What is needed is an exact retyping of the records below, from the first line through the line that contains "A: Odocoileus hemionus (mule deer).".

- Opening Delimiter -

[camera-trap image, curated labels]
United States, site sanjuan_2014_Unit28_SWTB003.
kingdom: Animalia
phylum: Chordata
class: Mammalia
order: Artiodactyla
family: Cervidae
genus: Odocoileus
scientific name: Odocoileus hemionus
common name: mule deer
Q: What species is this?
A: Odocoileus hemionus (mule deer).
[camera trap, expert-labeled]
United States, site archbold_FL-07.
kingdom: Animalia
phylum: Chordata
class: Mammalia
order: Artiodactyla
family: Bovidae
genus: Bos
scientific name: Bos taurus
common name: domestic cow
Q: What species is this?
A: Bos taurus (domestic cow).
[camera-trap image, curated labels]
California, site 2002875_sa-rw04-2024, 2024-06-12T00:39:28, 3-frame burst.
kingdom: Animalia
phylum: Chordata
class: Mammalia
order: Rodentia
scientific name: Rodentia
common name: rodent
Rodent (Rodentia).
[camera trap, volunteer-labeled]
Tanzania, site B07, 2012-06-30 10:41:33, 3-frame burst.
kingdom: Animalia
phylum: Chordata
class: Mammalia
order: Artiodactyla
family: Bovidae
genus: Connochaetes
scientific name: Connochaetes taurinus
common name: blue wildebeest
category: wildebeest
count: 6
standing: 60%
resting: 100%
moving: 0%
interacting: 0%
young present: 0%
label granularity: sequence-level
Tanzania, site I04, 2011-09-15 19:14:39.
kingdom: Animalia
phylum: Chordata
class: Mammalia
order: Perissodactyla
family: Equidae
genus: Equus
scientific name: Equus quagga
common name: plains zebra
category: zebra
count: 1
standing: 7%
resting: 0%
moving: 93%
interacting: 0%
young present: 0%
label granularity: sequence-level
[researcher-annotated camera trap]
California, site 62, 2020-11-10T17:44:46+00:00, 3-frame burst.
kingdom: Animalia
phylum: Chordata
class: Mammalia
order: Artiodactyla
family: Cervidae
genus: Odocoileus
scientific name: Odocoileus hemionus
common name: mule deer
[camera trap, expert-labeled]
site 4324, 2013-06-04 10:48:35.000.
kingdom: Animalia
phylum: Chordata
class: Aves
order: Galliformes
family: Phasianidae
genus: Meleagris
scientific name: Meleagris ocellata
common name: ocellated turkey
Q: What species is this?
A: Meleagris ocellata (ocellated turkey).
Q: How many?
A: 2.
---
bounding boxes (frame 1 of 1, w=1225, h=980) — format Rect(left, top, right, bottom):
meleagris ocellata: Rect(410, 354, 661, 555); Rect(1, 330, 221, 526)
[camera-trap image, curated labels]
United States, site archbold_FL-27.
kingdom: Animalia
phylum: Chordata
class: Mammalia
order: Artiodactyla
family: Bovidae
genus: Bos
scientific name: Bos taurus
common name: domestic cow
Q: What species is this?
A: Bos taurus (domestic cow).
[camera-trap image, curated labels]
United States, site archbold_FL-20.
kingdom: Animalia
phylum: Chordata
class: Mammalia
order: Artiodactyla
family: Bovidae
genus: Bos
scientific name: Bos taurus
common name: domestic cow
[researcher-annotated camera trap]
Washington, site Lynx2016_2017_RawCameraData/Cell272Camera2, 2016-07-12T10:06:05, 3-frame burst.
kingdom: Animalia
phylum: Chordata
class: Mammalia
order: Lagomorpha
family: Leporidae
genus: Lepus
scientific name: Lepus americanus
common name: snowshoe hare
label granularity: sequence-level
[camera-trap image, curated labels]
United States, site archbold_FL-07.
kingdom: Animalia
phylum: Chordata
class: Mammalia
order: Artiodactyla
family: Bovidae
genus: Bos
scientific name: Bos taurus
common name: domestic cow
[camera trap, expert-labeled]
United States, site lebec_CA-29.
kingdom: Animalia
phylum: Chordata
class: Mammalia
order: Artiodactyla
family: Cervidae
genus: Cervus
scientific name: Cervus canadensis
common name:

- Closing Delimiter -

#### [EXERCISE RESPONSE]
[camera-trap image, curated labels]
United States, site sanjuan_2014_Unit28_SWTB003.
kingdom: Animalia
phylum: Chordata
class: Mammalia
order: Artiodactyla
family: Cervidae
genus: Odocoileus
scientific name: Odocoileus hemionus
common name: mule deer
Q: What species is this?
A: Odocoileus hemionus (mule deer).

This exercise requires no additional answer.